The procedural elements of the Pretoria High Court were fascinating as well. To witness another nation's courtroom drama at work was revelatory, including the background on non-juried trials and the appeals process. Keep an eye on the charming honorific "My Lady", the equivalent of "Your Honor" here, used even when not directly speaking to the judge.
In the end, Pistorius was sentenced to 15 years of prison, and he is not eligible for parole until 2023. I certainly learned an appreciation for the drama and emotion of the case, and I found myself changed a bit those original 2013 headline impressions. Whether you accept his actions as self-defense against a perceived intruder (presented here as done with either reckless bravado or as an involuntary panicked lapse in control), or believe he was really an ill-tempered "brat" (actually a term used in the film) with a quick trigger, it's an epic story of a hero's fall. You can not escape the humility of seeing Pistorius broken on the stand, or, worse, head down as he is presented to the courtroom without his prosthesis in an effort to emphasize fragility.

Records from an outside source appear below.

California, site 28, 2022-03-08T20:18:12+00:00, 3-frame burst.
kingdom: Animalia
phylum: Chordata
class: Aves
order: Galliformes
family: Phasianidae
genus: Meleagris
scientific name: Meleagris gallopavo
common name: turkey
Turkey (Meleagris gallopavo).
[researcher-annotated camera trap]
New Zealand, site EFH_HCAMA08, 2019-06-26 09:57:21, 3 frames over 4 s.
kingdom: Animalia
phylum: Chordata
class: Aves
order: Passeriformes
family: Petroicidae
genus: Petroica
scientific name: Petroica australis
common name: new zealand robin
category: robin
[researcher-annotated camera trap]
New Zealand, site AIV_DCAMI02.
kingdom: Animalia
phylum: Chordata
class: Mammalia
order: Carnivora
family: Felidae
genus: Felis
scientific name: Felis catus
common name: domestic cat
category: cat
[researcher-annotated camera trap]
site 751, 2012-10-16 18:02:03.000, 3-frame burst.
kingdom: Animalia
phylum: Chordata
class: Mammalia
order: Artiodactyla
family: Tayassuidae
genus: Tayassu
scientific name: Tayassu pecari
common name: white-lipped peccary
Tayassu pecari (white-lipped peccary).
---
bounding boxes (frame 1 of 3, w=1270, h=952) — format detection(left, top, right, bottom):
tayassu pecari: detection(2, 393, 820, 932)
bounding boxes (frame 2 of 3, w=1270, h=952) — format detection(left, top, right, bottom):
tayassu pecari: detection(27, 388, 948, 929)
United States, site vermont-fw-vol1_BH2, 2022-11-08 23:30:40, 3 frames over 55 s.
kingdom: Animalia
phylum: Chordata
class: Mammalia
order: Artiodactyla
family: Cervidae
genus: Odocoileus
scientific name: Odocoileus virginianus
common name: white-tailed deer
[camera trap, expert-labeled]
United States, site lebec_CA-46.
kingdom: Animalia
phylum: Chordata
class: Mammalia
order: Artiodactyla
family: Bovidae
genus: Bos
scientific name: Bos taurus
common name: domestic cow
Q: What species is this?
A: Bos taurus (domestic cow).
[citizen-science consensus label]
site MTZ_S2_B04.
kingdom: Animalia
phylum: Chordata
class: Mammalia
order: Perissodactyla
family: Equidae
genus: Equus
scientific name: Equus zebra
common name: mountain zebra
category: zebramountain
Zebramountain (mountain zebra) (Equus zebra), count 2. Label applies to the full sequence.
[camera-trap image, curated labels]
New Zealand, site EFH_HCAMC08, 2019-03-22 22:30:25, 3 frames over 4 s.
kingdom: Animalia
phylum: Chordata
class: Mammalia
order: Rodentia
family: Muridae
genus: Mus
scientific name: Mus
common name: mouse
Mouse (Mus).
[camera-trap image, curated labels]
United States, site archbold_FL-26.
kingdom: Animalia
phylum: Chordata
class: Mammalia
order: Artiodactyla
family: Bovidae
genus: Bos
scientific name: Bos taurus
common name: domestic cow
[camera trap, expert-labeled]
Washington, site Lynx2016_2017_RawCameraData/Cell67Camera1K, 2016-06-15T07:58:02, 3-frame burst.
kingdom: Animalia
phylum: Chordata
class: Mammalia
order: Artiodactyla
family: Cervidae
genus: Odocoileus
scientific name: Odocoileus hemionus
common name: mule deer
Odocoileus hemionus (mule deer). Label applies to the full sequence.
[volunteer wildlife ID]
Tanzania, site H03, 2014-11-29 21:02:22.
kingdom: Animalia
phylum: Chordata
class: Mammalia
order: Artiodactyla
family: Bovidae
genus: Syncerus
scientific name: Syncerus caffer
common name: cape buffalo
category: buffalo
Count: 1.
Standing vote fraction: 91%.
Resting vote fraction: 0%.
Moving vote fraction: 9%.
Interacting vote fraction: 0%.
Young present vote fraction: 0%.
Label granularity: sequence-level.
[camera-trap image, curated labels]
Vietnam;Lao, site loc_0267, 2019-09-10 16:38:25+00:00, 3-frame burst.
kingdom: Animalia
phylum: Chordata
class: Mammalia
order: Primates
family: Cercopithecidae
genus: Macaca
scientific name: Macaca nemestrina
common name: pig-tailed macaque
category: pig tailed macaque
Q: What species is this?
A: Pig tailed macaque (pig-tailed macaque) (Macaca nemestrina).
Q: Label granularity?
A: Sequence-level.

As journalist Toby Shapshak says in the film, "Because his life story was so extraordinary, his fall from grace was just as extraordinary."
Oscar Pistorius has eight Paralympic medals (including six gold), and a silver medal from the 2011 IAAF World Championships (able-bodied) as part of the South African 4x400 meter relay team. At the London 2012 Olympics, he reached the individual 400 meters semi-final and raced in the final of the 4x400 relay.